You’re breathing, and your heart is beating, but inside you’re as dead as Dickens’ door-nail.

 

Maybe you head to your local bookstore looking for self-help books. Maybe you see a therapist. Maybe you try to make amends for your transgression performing good deeds, volunteering in a soup kitchen or a nursing home. Maybe, like Hester Prynne of The Scarlet Letter, you just hold your head high, keep your mouth shut, and carry on.

 

Whatever remedy you seek, let me recommend as part of your journey to redemption certain novels by Graham Greene, a writer whose greatest talent lay in his ability to depict the human soul in torment, an agony often caused by love at war with principles.

 

In his novels Brighton Rock, The Heart of the Matter, A Burnt-Out Case, The Power and the Glory, and The End of the Affair, Greene gives us compelling accounts of human beings caught between the tenets of their code and the desires of their hearts. In The Power and the Glory, for example, the hunted priest in Mexico takes desperate measures to evade his pursuers, but again and again puts his life on the line, often with foot-dragging reluctance, by hearing confessions and offering Mass, sacraments outlawed by the state. In The End of The Affair, Maurice Bendrix, author, atheist, and adulterer, rues the loss of his married mistress, hires a private detective to follow her when he suspects she has taken another lover, and ends his account of their affair with a prayer that some of us, even the devout, can understand: “O God, You’ve done enough, You’ve robbed me of enough, I’m too tired and old to learn to love, leave me alone for ever.”

 

The characters in these novels are men and women branded by guilt and shame, haunted by betrayal and misdirected passions, torn in two by the battle between the longings of the heart and the demands of morality.

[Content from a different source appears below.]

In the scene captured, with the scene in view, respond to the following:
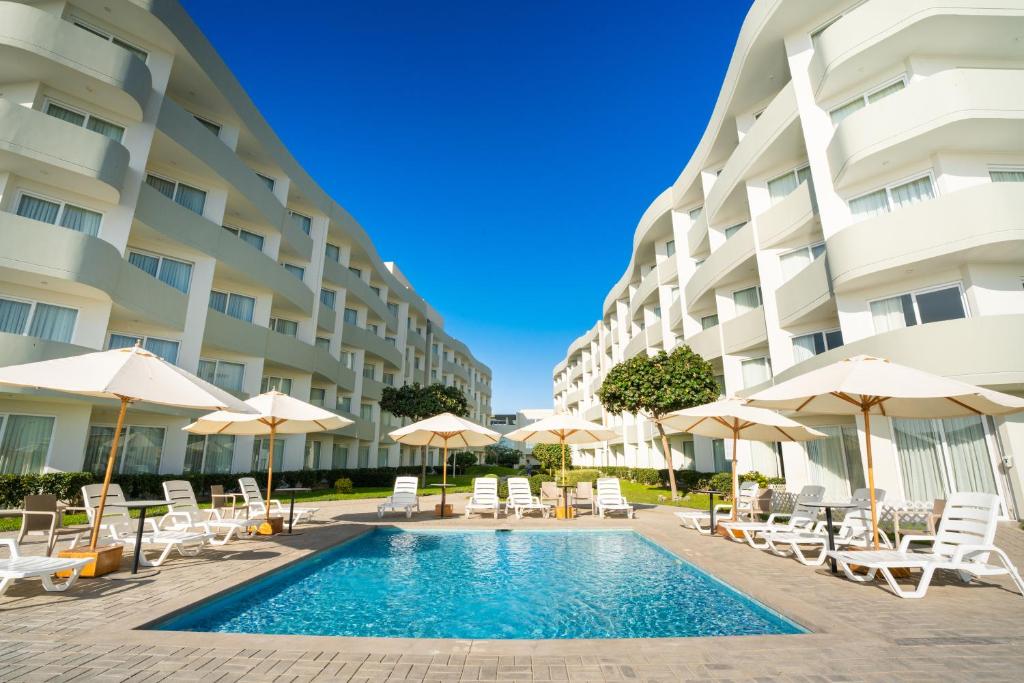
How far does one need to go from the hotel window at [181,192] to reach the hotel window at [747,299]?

Sometimes innocently, sometimes deliberately, they lose their way and suffer the consequences.

 

Right now, some of you trapped in your self-created hell may be thinking: Are you kidding me? Wracked as I am by guilt and regret, why would I want to read novels dealing out the same dismal remorse and shame?

 

In your question lies your answer. You and I both know that when we have built a prison for ourselves, only a few will visit our cell. Fewer still are capable of understanding the sickness in our hearts.

 

Here is a consolation: Graham Greene understood. For those of us with a broken conscience, these books act as mirrors of healing. Greene’s stories and damaged characters will not expiate our guilt, but they offer reassurance that others have suffered as we suffer, that others have disgraced themselves and their code, and that we are not alone in our dishonor and our despair.